Guinée-Bissau : Embaló reste en poste, l’opposition s’insurge
En Guinée-Bissau, le président Umaro Sissoco Embaló prévoit de rester en fonction jusqu’aux élections générales du 23 novembre 2025, une décision contestée par l’opposition qui considère que son mandat a déjà pris fin.

En Guinée-Bissau, le président Umaro Sissoco Embaló prévoit de rester en fonction jusqu’aux élections générales du 23 novembre 2025, une décision contestée par l’opposition qui considère que son mandat a déjà pris fin.
À moins de trois mois du scrutin, le climat politique se tend, aggravé par le report des élections législatives et la suspension controversée de médias étrangers. Umaro Sissoco Embaló a confirmé qu’il resterait en poste jusqu’aux prochaines élections, déclenchant les critiques de l’opposition qui estime que son mandat, débuté en février 2020, aurait dû se terminer plus tôt cette année, conformément à la Constitution.

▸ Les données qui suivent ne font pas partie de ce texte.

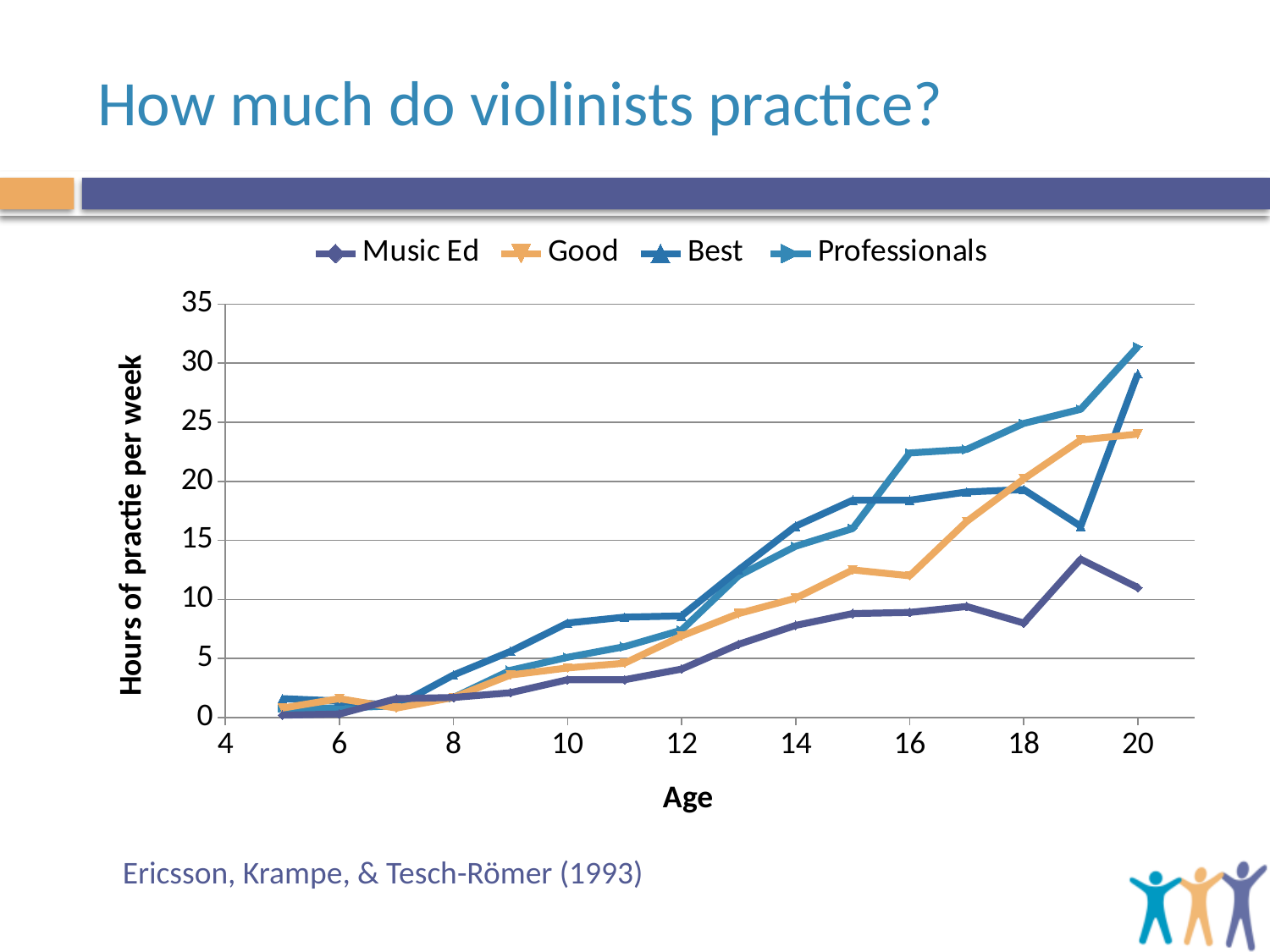
Which series has the lowest value at age 20? Music Ed At age 19, which is larger: the value for Good or the value for Best? Good What is the title of the x axis? Age Do the values for Professionals generally rise or fall as age increases? rise What kind of chart is shown on the slide? line chart At age 16, which is larger: the value for Professionals or the value for Best? Professionals How many series does the legend list? 4 Is the value for Best at age 19 greater or less than 20? less Is the value for Music Ed at age 20 greater or less than 15? less Is the value for Professionals at age 16 greater or less than 20? greater Which series has the highest value at age 20? Professionals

En mars dernier, le président a officialisé sa candidature pour un second mandat, affirmant vouloir l’emporter dès le premier tour. Les candidats ont jusqu’au 25 septembre pour déposer leurs dossiers. Les élections législatives, initialement prévues en novembre 2024, ont été repoussées d’un an pour des raisons « logistiques et financières », selon le gouvernement.

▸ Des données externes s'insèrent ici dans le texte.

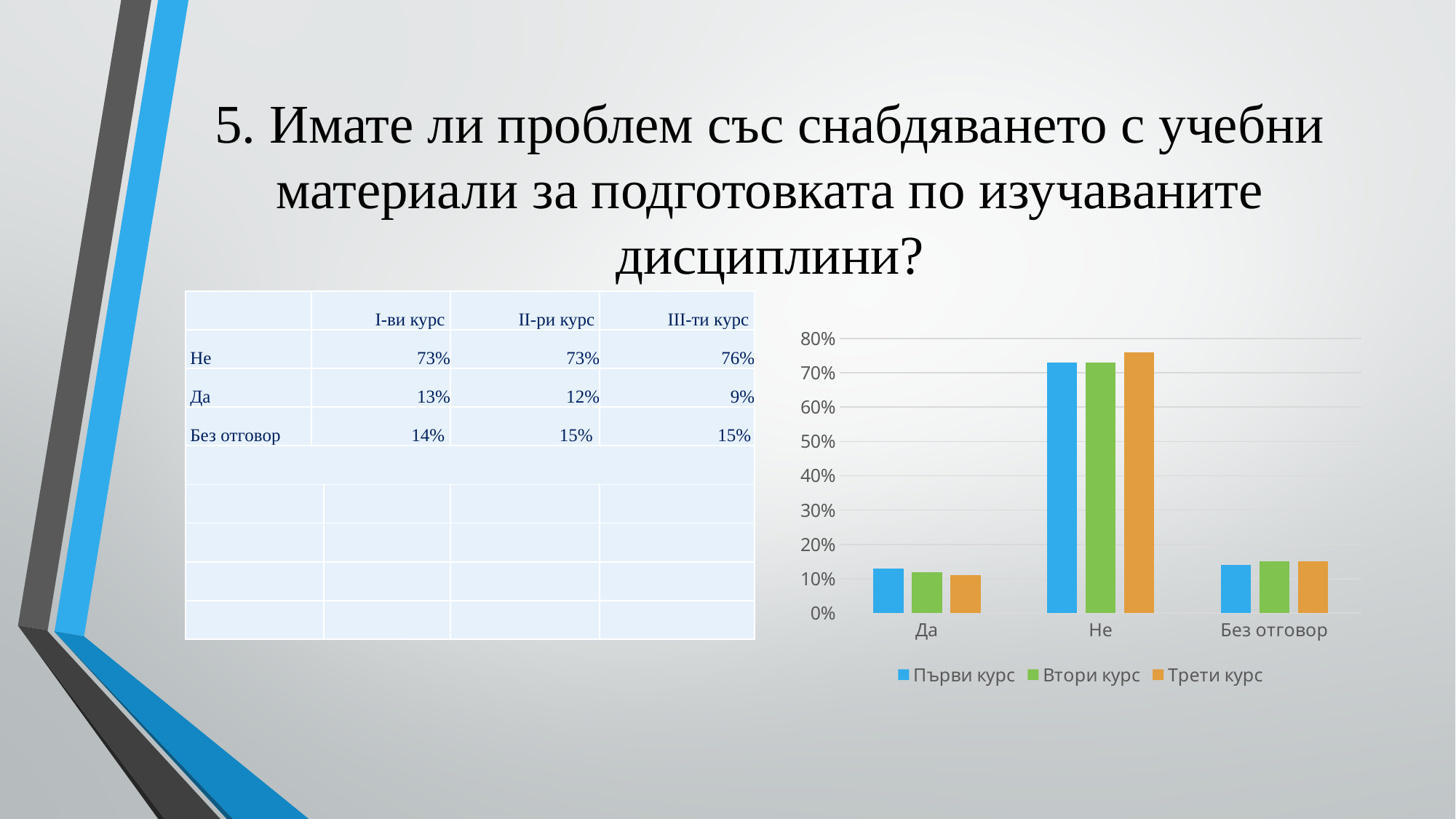
Which category has the highest value for Първи курс? Не Is the value for "Не" for Втори курс greater or less than 70%? greater What is the value for "Да" for the first-year students (I-ви курс / Първи курс)? 13% Is the value for "Без отговор" for Първи курс greater or less than 20%? less How many series does the chart legend list? 3 What colour represents Трети курс in the chart legend? orange For the category "Да", which is larger: the value for Първи курс or for Трети курс? Първи курс What kind of chart is shown on the slide? bar chart Which category has the lowest value for Трети курс? Да How many categories are shown on the x axis of the chart? 3 What is the value for "Не" for the third-year students (III-ти курс / Трети курс)? 76%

La situation politique est également exacerbée par la suspension, sans justification officielle, de trois médias publics portugais : RTP Africa, RDP et l’agence Lusa. Leurs correspondants devaient quitter le pays au plus tard le 19 août.
Cette décision a suscité de vives critiques, notamment de Reporters sans frontières (RSF), qui y voit « une atteinte au pluralisme et au droit à l’information à trois mois de la présidentielle » et appelle les autorités de Bissau à revenir sur cette mesure.